Industry Support for E-Fuels
Major players in the automotive industry, including Bosch, ZF, Mahle, and carmakers like Porsche, Piech, and Mazda, have shown support for e-fuels. These companies are members of the eFuel Alliance, an industry lobby group, demonstrating their commitment to exploring and developing this technology. Porsche, for instance, has invested in e-fuel producer HIF Global, emphasizing the potential of e-fuels as a sustainable solution for transportation.
Conclusion: Driving Toward a Sustainable Future
In conclusion, while electric vehicles undoubtedly offer inherent efficiency advantages over combustion engines powered by synthetic or e-fuels, it is crucial to acknowledge that a significant number of internal combustion vehicles will still be on the road after 2030. E-fuels have the potential to make these vehicles greener, bridging the gap during the transition to fully electric transportation.

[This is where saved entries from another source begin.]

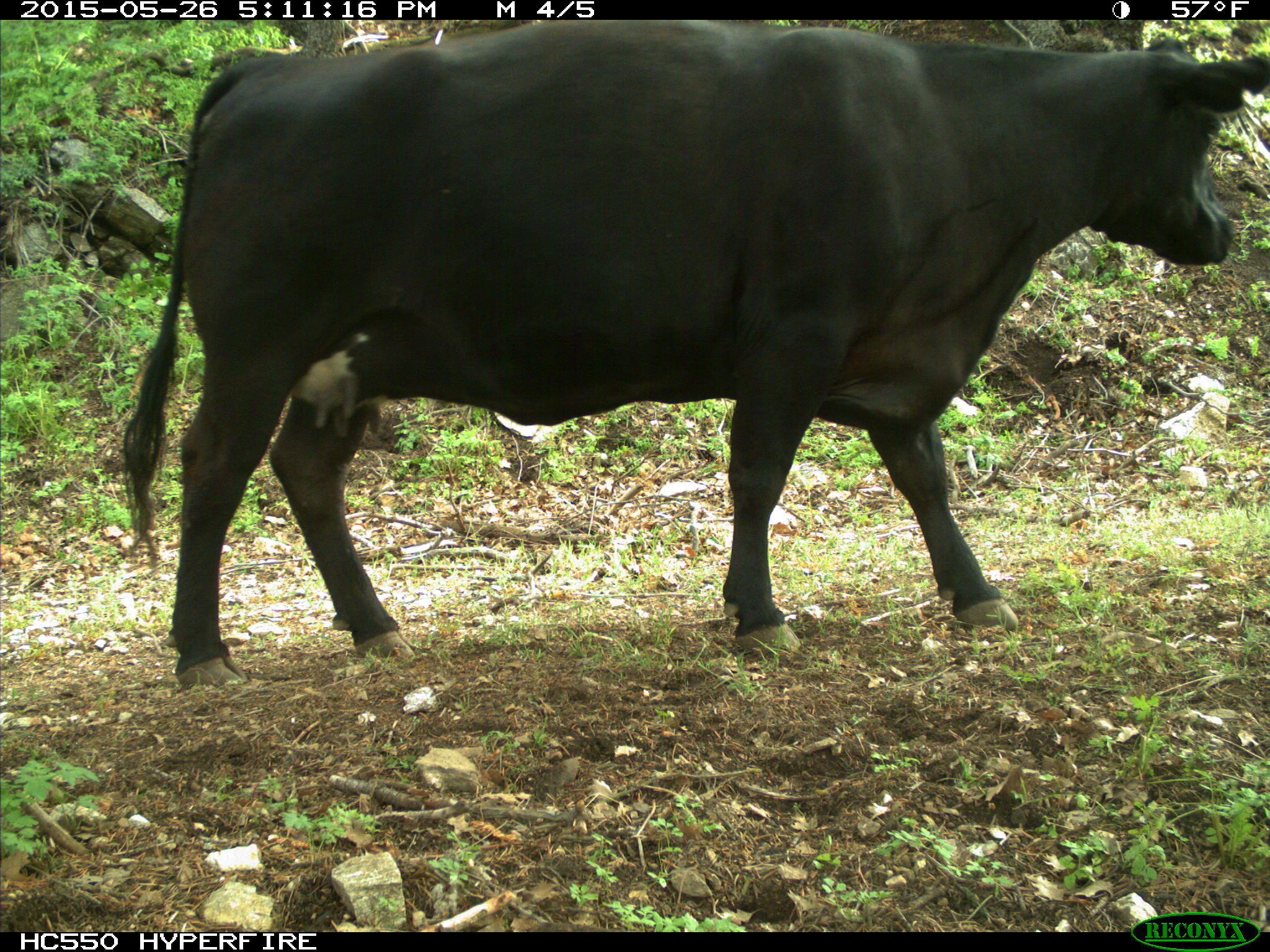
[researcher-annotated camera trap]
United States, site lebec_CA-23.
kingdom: Animalia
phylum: Chordata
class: Mammalia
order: Artiodactyla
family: Bovidae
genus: Bos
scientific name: Bos taurus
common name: domestic cow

Dr. Karl Dums, Porsche's head of e-fuels, believes that economies of scale and technological advancements could make e-fuels competitive with fossil fuels by the end of the decade. Additionally, e-fuels offer a means to store surplus renewable energy and facilitate its export using existing infrastructure. This is especially relevant in regions like Chile, where renewable energy production can exceed demand.
Ultimately, consumers are driven by the desire for sustainable outcomes while recognizing the need for a just transition that is pragmatic rather than tumultuous. Synthetic fuels, including e-fuels, have the potential to serve as a bridge in this journey toward a more sustainable and affordable future for all.